The Town Talk Alexandria, Louisiana Monday, July 17, 1972 - Page 15
Fischer Takes Lead In 3rd Chess Game
by Jim Ward, Reykjavik, Iceland (UPI) — For a final 30 seconds Bobby Fischer towered over the chess board. Then he allowed himself a rare smile, collected his pencils and walked out of the room Sunday after one of the most dramatic days in world championship chess.
Minutes earlier world champion Boris Spassky of the Soviet Union had completed his 41st move and left the room, pensive and worried.
The third game in the 24-match world championship was adjourned with the 29-year-old American challenger in a commanding position. The match resumes at 5 p.m. (1 a.m. EDT) today.
U.S. grandmaster Robert Byrne looked up from a pocket chess board and said: “He (Spassky) is almost finished. I cannot see Bobby letting him slip out of the rope. He (Fischer) has the advantage of a pawn and is in a very strong attacking position.”
Most experts on hand gave Fischer a 70-30 chance of winning and reducing the 35-year-old Russian's 2-0 lead.
Immediately after the game Spassky jumped into a car with one of his seconds, grandmaster Nikolai Krogius, and left for their hotel to analyze the situation.
Until 90 minutes before the start of Sunday's third game Fischer kept the chess world guessing whether he would appear or continue his boycott in protest against television cameras, or “the evil eyes,” as he called them.
Only after the Icelandic organizers broke a $120,000 contract with Chester Fox Inc., a New York firm which had acquired all film and television rights, and moved the board into an adjoining table tennis room, did Fischer given in.

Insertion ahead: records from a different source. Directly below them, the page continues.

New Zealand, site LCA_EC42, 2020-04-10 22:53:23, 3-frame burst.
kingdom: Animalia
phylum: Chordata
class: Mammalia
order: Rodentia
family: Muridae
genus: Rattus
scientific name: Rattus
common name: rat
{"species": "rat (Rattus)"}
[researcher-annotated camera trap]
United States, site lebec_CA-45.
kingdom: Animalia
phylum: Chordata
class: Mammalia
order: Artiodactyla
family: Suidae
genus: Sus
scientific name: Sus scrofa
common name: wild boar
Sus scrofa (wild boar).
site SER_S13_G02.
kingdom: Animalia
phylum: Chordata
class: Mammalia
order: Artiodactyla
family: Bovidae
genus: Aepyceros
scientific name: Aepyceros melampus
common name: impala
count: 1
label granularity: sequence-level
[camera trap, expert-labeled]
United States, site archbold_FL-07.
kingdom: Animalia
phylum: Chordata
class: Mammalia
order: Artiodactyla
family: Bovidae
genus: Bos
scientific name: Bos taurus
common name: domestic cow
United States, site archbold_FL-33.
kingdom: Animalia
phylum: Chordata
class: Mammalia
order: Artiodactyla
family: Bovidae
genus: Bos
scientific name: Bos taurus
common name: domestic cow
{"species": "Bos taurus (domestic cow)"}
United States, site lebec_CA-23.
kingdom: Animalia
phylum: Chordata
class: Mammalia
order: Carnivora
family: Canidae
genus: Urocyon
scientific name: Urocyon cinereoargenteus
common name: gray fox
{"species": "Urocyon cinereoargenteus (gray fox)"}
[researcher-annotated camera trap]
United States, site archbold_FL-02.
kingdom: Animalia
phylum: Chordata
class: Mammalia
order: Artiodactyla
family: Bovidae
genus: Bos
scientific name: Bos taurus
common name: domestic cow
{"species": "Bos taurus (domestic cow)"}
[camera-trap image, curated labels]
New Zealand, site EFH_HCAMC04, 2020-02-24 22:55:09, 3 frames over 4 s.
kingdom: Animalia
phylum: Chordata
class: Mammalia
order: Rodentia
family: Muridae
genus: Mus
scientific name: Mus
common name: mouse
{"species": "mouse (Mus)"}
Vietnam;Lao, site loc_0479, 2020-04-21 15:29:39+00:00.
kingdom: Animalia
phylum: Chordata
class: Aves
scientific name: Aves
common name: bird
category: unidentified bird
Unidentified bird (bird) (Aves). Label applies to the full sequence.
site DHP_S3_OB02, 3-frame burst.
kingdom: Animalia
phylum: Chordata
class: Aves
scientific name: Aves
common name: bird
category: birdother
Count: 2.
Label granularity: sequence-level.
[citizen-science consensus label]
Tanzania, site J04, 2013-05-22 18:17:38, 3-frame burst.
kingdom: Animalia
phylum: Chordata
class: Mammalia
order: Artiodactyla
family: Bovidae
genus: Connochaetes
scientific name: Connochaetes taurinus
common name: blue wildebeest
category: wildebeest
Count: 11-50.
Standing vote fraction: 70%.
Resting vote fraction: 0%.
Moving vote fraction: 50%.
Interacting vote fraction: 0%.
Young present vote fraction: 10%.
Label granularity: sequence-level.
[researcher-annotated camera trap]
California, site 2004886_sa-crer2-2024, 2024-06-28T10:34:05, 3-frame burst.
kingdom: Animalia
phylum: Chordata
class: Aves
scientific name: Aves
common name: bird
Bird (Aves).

Hilmar Viggoson, treasurer of the Icelandic Chess Federation, said he did not know the implications of the breech of contract. ([The most important, and only “implication” that should have ever mattered to organizers was Fischer's boycott. “Under agreed rules of the match, [Fischer] had the right to object and to demand removal of the cameras if they disturbed him.” -Edmondson, USCF])
“We had to cancel a meeting with Mr. Fox but the matter will be straightened out later,” he said. “We heard a nasty rumor he will sue us for millions but let's see what happens.”
Fred Cramer, a U.S. Chess Federation vice president, said Fischer had been persuaded to appear because of the great number of cables he received from all over the world “begging him to sit down opposite Spassky.”
But if Fischer was emotionally upset he put it behind him the moment he sat down at the board. For a couple of minutes after Spassky had pushed forward his queen pawn, Fischer argued with Schmid over the presence of a hidden camera relaying moves to the world outside the room. Then he shrugged, cupped his hands under his chin and got on with the game.
In the big hall outside the secluded room a crowd of 1,500 followed the match on a vast screen. Other fans munched hot dogs and ice cream in the cafeteria with their eyes on the closed-circuit screen.
Fischer, appearing in his first world championship playoff, was the first to leave the middle of the road. His 11th move, moving a knight instead of a pawn, brought comments like “suicide” from grand and international masters in the audience who had not expected this variation of the Benoni opening.
Spassky, apparently caught by surprise, spent almost 15 minutes in deep meditation. Fischer kept pressing forward and after a rapid exchange of pieces starting with the 31st move, he came out on top with six pawns to Spassky's five.
Spassky could have sealed his 41st move but spent almost 20 minutes before he moved his queen. Fischer grabbed his pencil, after another tense pause, scribbled his move and handed it to Schmid, who sealed it. Then Fischer rose, stood over the board for a while and strolled from the room.